Level the Playing Field: The Past, Present, and Future of Women’s Pro Sports by Kristina Rutherford
The experience of being a professional athlete is very different for men and women. While men’s pro sports command throngs of fans, media attention, and money, many of the world’s top professional female athletes aren’t valued or recognized equally for their talent—even though female athletes prove time and time again that they have all the skill, drama, and rivalries of their male counterparts.
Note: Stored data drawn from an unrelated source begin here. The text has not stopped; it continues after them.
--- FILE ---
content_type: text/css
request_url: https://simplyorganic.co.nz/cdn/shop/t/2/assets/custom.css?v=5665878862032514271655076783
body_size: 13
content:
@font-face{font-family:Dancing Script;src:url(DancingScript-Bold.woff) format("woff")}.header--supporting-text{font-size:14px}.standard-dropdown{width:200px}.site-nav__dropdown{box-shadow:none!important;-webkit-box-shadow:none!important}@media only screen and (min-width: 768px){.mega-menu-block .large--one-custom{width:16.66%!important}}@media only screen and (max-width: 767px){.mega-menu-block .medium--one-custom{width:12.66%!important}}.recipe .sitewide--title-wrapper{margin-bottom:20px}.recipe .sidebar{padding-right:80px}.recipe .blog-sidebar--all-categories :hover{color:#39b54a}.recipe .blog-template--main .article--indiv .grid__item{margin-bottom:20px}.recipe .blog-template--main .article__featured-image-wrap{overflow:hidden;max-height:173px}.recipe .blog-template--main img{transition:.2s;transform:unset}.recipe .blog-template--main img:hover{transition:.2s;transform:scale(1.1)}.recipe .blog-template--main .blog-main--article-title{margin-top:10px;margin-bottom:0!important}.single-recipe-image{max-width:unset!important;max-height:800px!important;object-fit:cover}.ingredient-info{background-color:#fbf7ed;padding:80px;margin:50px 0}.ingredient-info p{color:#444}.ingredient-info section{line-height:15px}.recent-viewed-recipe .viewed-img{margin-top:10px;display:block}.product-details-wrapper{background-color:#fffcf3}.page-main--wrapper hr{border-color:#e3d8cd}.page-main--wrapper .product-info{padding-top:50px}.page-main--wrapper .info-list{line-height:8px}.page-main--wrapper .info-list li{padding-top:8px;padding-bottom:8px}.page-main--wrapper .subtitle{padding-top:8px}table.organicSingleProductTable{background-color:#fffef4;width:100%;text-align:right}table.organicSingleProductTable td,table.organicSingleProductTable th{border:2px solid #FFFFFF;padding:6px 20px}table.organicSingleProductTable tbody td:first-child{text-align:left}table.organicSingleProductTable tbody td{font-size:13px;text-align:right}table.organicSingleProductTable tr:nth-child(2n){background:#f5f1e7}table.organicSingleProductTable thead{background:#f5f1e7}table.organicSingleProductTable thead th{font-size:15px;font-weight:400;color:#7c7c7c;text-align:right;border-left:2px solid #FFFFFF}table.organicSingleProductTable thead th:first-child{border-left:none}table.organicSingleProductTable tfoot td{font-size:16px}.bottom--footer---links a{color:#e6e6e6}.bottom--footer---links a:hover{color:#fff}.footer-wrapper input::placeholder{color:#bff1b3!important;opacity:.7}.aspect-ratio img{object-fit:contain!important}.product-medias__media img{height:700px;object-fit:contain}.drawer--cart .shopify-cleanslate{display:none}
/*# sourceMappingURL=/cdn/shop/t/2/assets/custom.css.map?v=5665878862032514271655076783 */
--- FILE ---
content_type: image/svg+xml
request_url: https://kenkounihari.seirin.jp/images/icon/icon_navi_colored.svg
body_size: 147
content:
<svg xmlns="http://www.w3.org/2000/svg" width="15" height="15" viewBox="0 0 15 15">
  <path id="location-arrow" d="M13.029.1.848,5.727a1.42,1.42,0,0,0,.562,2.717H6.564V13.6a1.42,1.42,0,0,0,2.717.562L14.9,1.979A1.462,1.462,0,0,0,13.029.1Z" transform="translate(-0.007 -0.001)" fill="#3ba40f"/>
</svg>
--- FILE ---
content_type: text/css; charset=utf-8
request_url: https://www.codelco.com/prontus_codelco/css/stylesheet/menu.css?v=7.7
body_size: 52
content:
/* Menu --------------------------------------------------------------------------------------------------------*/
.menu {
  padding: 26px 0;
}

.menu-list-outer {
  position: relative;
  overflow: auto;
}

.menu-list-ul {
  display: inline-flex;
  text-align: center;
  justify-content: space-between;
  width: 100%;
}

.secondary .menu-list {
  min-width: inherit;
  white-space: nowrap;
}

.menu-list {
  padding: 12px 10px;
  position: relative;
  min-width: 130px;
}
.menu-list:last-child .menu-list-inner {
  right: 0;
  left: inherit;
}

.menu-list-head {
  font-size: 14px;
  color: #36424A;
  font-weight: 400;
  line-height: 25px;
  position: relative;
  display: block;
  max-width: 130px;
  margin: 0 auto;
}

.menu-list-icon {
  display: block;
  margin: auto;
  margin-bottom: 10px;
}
Level the Playing Field examines the root of these issues by taking readers through the history of women’s pro sports, exploring how far we have come in a relatively short time and exposing what ground is left to gain. The book provides first-person insight through exciting interviews with professional female athletes, including Canadian hockey player Cassie Campbell, American MMA fighter Miesha Tate, and WNBA star Elena Delle Donne. Along the way, author and sports journalist Kristina Rutherford covers important topics like opportunity, female role models, and stereotypes.
Drawing on examples from a wide range of sports, and complete with sidebars, photographs, sources, and an index, this is an informative and authoritative book that makes an important contribution to the movement for women’s acceptance in professional sport. (OWLKIDS)
Heart of a Champion by Ellen Schwartz
Ten-year-old Kenny (Kenji in Japanese) worships his older brother, Mickey (Mitsuo), a baseball hero whose outstanding performance on the Asahi baseball team has given him fame and popularity. Despite Kenny’s suspected heart condition, he is determined to practice secretly with Mickey so he, too, can one day try out for the Asahi. But world events soon overtake life in this quiet community. When Japan attacks Pearl Harbor in 1941, everything for Kenny and his family spirals out of control: schools are closed, businesses are confiscated, fathers are arrested and sent to work camps in the BC interior and mothers and children are relocated to internment camps. When Mickey is arrested for a small act of violence, Kenny manages to keep his family’s spirits up, despite the deplorable conditions in camp. Coming across a “vacant” field covered with scrap wood, broken shakes and torn tar paper, Kenny gets permission to clear it and convert it into a baseball field. One by one, the boys in the camp pitch in, and the work gives purpose to their long days. Kenny’s persistence, hard work and big dreams shape the teen he is to become in this story of happiness found despite all odds. (Tundra)
As if being a teenager isn’t difficult enough, Micah is coping with a disability that slowly diminishes his capability to do things others take for granted. He tries to be as normal as he possibly can: refusing to have a guide dog believing it will limit his freedom, trying to do without his white cane as often as possible, and hiding his flare-ups in the vain hope that his disability will go away on its own. The only place where Micah really feels in control is on the court when he plays goalball: a game designed for the visually impaired.
Young readers will relate to young Micah’s struggles: not necessarily his disability, but his anger issues, making friends, learning to be part of a team, that special relationship, and trying to become more independent of his parents. The language and tone of the book definitely feels like a young teen is speaking to the reader. It’s wonderful to have a book that is based locally and illustrates the pressures young people face as they juggle parental expectations, personal goals, expectations, relationships and in this case a degenerative disability.